- **Records from a data source**:
• • • • • • •
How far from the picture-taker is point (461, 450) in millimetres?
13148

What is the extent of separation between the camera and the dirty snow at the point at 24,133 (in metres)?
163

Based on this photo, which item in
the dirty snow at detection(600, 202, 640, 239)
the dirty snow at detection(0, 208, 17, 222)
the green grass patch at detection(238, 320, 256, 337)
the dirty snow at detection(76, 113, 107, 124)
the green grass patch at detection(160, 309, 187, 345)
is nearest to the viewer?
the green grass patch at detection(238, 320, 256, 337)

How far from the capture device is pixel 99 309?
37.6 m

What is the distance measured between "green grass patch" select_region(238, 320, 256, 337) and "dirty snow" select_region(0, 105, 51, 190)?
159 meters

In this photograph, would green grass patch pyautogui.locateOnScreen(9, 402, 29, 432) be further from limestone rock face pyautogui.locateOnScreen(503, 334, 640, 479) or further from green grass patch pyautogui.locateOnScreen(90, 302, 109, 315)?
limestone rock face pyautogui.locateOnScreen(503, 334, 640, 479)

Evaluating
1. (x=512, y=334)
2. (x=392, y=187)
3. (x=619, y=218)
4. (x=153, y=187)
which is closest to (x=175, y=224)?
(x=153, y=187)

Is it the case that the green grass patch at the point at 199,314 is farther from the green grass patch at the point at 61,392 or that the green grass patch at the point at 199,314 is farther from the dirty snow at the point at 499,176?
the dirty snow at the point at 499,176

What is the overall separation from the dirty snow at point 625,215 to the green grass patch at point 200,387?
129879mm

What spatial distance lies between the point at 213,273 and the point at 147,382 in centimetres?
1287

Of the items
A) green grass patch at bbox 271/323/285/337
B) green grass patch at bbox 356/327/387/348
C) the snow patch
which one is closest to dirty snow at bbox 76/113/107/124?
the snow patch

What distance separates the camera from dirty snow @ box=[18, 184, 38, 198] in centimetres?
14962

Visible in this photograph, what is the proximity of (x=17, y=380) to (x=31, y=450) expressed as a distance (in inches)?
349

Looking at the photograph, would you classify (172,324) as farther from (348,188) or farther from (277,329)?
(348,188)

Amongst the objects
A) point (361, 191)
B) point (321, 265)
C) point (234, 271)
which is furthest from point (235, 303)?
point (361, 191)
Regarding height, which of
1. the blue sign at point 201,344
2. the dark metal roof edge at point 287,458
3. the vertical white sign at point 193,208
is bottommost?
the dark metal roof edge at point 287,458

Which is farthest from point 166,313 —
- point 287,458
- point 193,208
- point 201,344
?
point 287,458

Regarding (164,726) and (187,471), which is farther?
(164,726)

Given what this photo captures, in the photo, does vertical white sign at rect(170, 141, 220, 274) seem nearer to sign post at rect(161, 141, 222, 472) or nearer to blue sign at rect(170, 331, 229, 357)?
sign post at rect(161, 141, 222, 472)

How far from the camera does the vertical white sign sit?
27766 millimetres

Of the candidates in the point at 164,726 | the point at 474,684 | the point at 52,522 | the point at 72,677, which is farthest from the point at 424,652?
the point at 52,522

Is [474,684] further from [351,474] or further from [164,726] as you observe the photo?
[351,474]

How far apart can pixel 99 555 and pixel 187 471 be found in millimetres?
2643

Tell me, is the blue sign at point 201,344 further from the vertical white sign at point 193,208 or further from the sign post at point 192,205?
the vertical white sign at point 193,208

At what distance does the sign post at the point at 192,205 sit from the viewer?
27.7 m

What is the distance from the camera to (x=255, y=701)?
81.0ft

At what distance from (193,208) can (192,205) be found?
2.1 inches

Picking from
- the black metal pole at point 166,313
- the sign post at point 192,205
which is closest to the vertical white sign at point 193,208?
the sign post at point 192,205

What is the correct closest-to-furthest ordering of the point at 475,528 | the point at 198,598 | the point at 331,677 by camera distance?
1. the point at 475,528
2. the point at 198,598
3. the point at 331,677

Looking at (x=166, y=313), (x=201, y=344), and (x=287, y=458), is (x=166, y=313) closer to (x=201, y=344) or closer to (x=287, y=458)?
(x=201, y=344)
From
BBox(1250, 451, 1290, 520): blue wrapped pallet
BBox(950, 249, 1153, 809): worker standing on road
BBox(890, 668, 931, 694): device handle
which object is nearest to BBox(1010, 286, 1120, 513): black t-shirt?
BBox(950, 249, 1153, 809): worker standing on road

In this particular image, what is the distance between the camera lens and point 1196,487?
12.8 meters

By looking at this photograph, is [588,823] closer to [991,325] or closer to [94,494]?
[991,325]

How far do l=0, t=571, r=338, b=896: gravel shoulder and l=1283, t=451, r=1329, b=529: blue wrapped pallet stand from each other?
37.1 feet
• • • • • • •
- **DIRECTION**:
Render all of the records above as a JSON list of strings, one string per line and no entries for blank lines.

- **EXERCISE OUTPUT**:
[
  "How far from the picture-taker is point (461, 450) in millimetres?",
  "13148",
  "What is the extent of separation between the camera and the dirty snow at the point at 24,133 (in metres)?",
  "163",
  "Based on this photo, which item in",
  "the dirty snow at detection(600, 202, 640, 239)",
  "the dirty snow at detection(0, 208, 17, 222)",
  "the green grass patch at detection(238, 320, 256, 337)",
  "the dirty snow at detection(76, 113, 107, 124)",
  "the green grass patch at detection(160, 309, 187, 345)",
  "is nearest to the viewer?",
  "the green grass patch at detection(238, 320, 256, 337)",
  "How far from the capture device is pixel 99 309?",
  "37.6 m",
  "What is the distance measured between \"green grass patch\" select_region(238, 320, 256, 337) and \"dirty snow\" select_region(0, 105, 51, 190)?",
  "159 meters",
  "In this photograph, would green grass patch pyautogui.locateOnScreen(9, 402, 29, 432) be further from limestone rock face pyautogui.locateOnScreen(503, 334, 640, 479) or further from green grass patch pyautogui.locateOnScreen(90, 302, 109, 315)?",
  "limestone rock face pyautogui.locateOnScreen(503, 334, 640, 479)",
  "Evaluating",
  "1. (x=512, y=334)",
  "2. (x=392, y=187)",
  "3. (x=619, y=218)",
  "4. (x=153, y=187)",
  "which is closest to (x=175, y=224)?",
  "(x=153, y=187)",
  "Is it the case that the green grass patch at the point at 199,314 is farther from the green grass patch at the point at 61,392 or that the green grass patch at the point at 199,314 is farther from the dirty snow at the point at 499,176?",
  "the dirty snow at the point at 499,176",
  "What is the overall separation from the dirty snow at point 625,215 to the green grass patch at point 200,387?",
  "129879mm",
  "What spatial distance lies between the point at 213,273 and the point at 147,382 in centimetres?",
  "1287",
  "Of the items",
  "A) green grass patch at bbox 271/323/285/337",
  "B) green grass patch at bbox 356/327/387/348",
  "C) the snow patch",
  "which one is closest to dirty snow at bbox 76/113/107/124?",
  "the snow patch",
  "What distance separates the camera from dirty snow @ box=[18, 184, 38, 198] in centimetres?",
  "14962",
  "Visible in this photograph, what is the proximity of (x=17, y=380) to (x=31, y=450) expressed as a distance (in inches)?",
  "349",
  "Looking at the photograph, would you classify (172,324) as farther from (348,188) or farther from (277,329)?",
  "(348,188)",
  "Amongst the objects",
  "A) point (361, 191)",
  "B) point (321, 265)",
  "C) point (234, 271)",
  "which is furthest from point (235, 303)?",
  "point (361, 191)",
  "Regarding height, which of",
  "1. the blue sign at point 201,344",
  "2. the dark metal roof edge at point 287,458",
  "3. the vertical white sign at point 193,208",
  "is bottommost?",
  "the dark metal roof edge at point 287,458",
  "Which is farthest from point 166,313 —",
  "- point 287,458",
  "- point 193,208",
  "- point 201,344",
  "?",
  "point 287,458",
  "Regarding (164,726) and (187,471), which is farther?",
  "(164,726)",
  "Given what this photo captures, in the photo, does vertical white sign at rect(170, 141, 220, 274) seem nearer to sign post at rect(161, 141, 222, 472) or nearer to blue sign at rect(170, 331, 229, 357)?",
  "sign post at rect(161, 141, 222, 472)",
  "How far from the camera does the vertical white sign sit?",
  "27766 millimetres",
  "Of the candidates in the point at 164,726 | the point at 474,684 | the point at 52,522 | the point at 72,677, which is farthest from the point at 424,652?",
  "the point at 52,522",
  "Is [474,684] further from [351,474] or further from [164,726] as you observe the photo?",
  "[351,474]",
  "How far apart can pixel 99 555 and pixel 187 471 be found in millimetres?",
  "2643",
  "Tell me, is the blue sign at point 201,344 further from the vertical white sign at point 193,208 or further from the sign post at point 192,205?",
  "the vertical white sign at point 193,208",
  "At what distance does the sign post at the point at 192,205 sit from the viewer?",
  "27.7 m",
  "What is the distance from the camera to (x=255, y=701)?",
  "81.0ft",
  "At what distance from (193,208) can (192,205) be found?",
  "2.1 inches",
  "Picking from",
  "- the black metal pole at point 166,313",
  "- the sign post at point 192,205",
  "which is closest to the vertical white sign at point 193,208?",
  "the sign post at point 192,205",
  "What is the correct closest-to-furthest ordering of the point at 475,528 | the point at 198,598 | the point at 331,677 by camera distance?",
  "1. the point at 475,528",
  "2. the point at 198,598",
  "3. the point at 331,677",
  "Looking at (x=166, y=313), (x=201, y=344), and (x=287, y=458), is (x=166, y=313) closer to (x=201, y=344) or closer to (x=287, y=458)?",
  "(x=201, y=344)",
  "From",
  "BBox(1250, 451, 1290, 520): blue wrapped pallet",
  "BBox(950, 249, 1153, 809): worker standing on road",
  "BBox(890, 668, 931, 694): device handle",
  "which object is nearest to BBox(1010, 286, 1120, 513): black t-shirt?",
  "BBox(950, 249, 1153, 809): worker standing on road",
  "In this particular image, what is the distance between the camera lens and point 1196,487?",
  "12.8 meters",
  "By looking at this photograph, is [588,823] closer to [991,325] or closer to [94,494]?",
  "[991,325]",
  "How far do l=0, t=571, r=338, b=896: gravel shoulder and l=1283, t=451, r=1329, b=529: blue wrapped pallet stand from each other?",
  "37.1 feet"
]